I did not know why Citibank, which made big loans to institutional types, had lent to a small-time contractor, but there I was one morning, on the train to be picked up by Tony to see the project. It was then I discovered Tony and my boss’s boss, Dean Seltzer, were both Italian (Dean only half so, which he tried it hide at Citibank, that bastion of WASPs), had met, became friends and Dean made the loan because of it.

(Oh boy, did I have a lot to learn.)

Tony picked me up in his late-model Cadillac convertible, top-down. He was about 45 years old with black hair pushed back in a style then fashionable among Italians (think John Travolta in Saturday Night Fever), and Tony Pozzi definitely was Italian.

I toured the project. It was well made and well appointed, and the bank’s best course of action was to hang-in until the economy improved. 

After that, I thought Tony would deposit me back to the train station, and the next day I would write my report recommending my conclusion and I told Tony not to worry. He would be fine.

Instead of taking me to the train station, Tony said he wanted to show me his home, and being polite, I accepted and off we went to a nice neighborhood of well-kept homes. As Tony pulled into his driveway, his wife emerged, immaculately coifed and dressed, welcomed me with a glass of lemonade, and escorted me to the home’s formal drawing room.

A drawing room is an old concept: you used it only for “honored guests.” Tony’s Drawing Room was one full step above the rest of the house. The shag carpet was pure white; the couches were a variety of primary colors and all of them were covered with plastic. I mean all of them. I had heard about that phenomenon but never seen it personally.

To tell the truth, I was both flabbergasted and intimidated. I had never been an “honored guest,” never sat in a “drawing room,” and to add to it, sitting there were Tony’s mother and father, his wife’s parents, and one older cousin. As I entered, they rose as one and that if that was not enough, they treated me like a sultan.

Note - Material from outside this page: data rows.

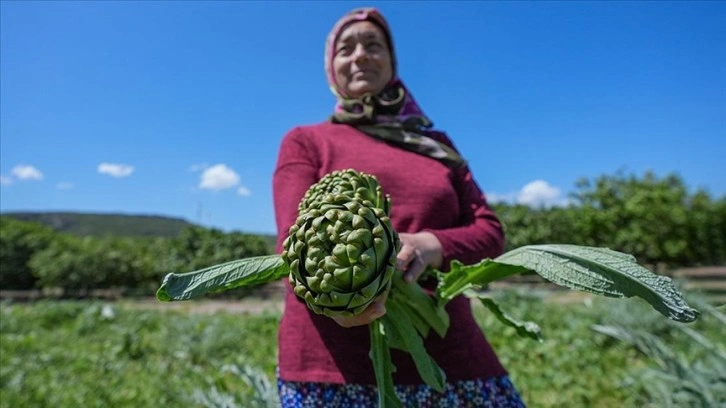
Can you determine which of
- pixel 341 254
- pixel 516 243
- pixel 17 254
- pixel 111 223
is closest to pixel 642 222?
pixel 516 243

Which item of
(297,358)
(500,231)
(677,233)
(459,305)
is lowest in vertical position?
(297,358)

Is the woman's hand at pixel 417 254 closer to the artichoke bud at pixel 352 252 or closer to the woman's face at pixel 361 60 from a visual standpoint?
the artichoke bud at pixel 352 252

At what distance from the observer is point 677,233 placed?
55.1 ft

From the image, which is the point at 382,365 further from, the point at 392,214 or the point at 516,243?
the point at 516,243

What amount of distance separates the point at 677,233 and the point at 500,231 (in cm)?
1812

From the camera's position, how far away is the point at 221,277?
958 mm

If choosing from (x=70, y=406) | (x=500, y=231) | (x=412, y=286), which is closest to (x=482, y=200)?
(x=500, y=231)

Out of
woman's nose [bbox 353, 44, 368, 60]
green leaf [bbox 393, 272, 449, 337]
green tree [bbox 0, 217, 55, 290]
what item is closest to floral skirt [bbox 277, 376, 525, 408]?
green leaf [bbox 393, 272, 449, 337]

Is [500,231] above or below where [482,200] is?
below

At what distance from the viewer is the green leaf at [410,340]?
1.10 metres

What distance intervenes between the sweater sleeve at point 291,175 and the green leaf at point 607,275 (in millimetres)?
603

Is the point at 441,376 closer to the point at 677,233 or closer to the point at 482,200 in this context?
the point at 482,200

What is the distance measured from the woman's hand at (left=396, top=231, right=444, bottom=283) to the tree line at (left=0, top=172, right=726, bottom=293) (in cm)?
1575

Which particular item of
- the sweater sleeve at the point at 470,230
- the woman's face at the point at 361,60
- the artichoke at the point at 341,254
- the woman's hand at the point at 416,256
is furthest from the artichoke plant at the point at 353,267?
the woman's face at the point at 361,60
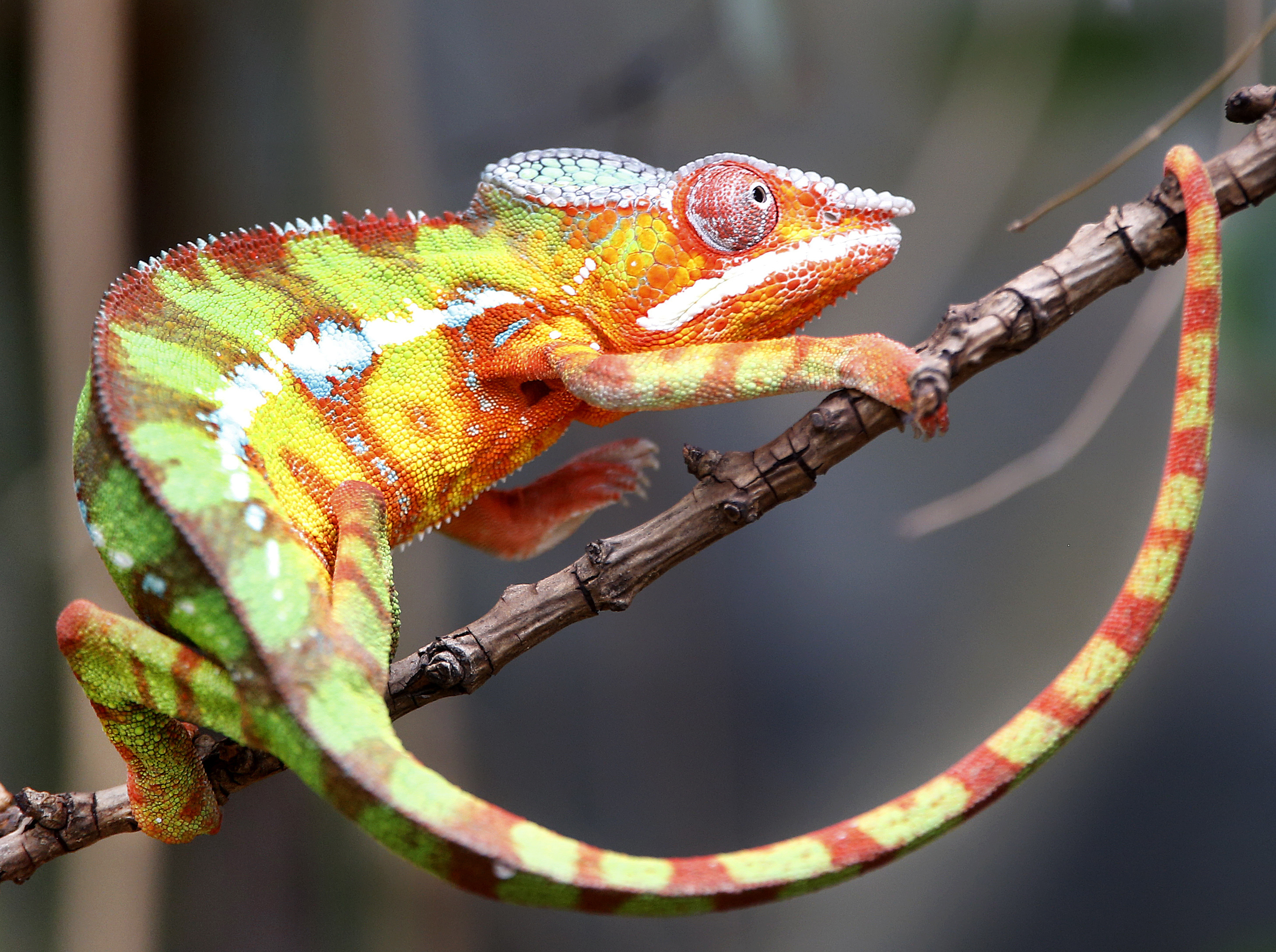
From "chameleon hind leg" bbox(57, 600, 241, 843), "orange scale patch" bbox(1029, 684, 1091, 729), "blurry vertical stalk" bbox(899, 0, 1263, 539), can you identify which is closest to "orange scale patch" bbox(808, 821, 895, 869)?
"orange scale patch" bbox(1029, 684, 1091, 729)

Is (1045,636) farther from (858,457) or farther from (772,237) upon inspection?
(772,237)

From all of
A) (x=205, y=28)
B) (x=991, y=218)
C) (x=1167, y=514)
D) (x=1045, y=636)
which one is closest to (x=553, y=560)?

That included a big Italian dinner with me at the head of the table.  But before that, Tony made sure we each drank three scotch-on-the-rocks, and I relaxed. 

Well, the dinner was splendid and got even better when Tony cranked up the volume on his record player, and sang, very loudly, Sinatra songs. Tony had a great voice, and even I attempted to sign along.

It was a wonderful evening, a loving family, and for me, an experience I always will treasure.

Michael grew up in Corona del Mar, now lives in Laguna Beach, and a co-founder of The Orange County School of the Arts and The Discovery Cube.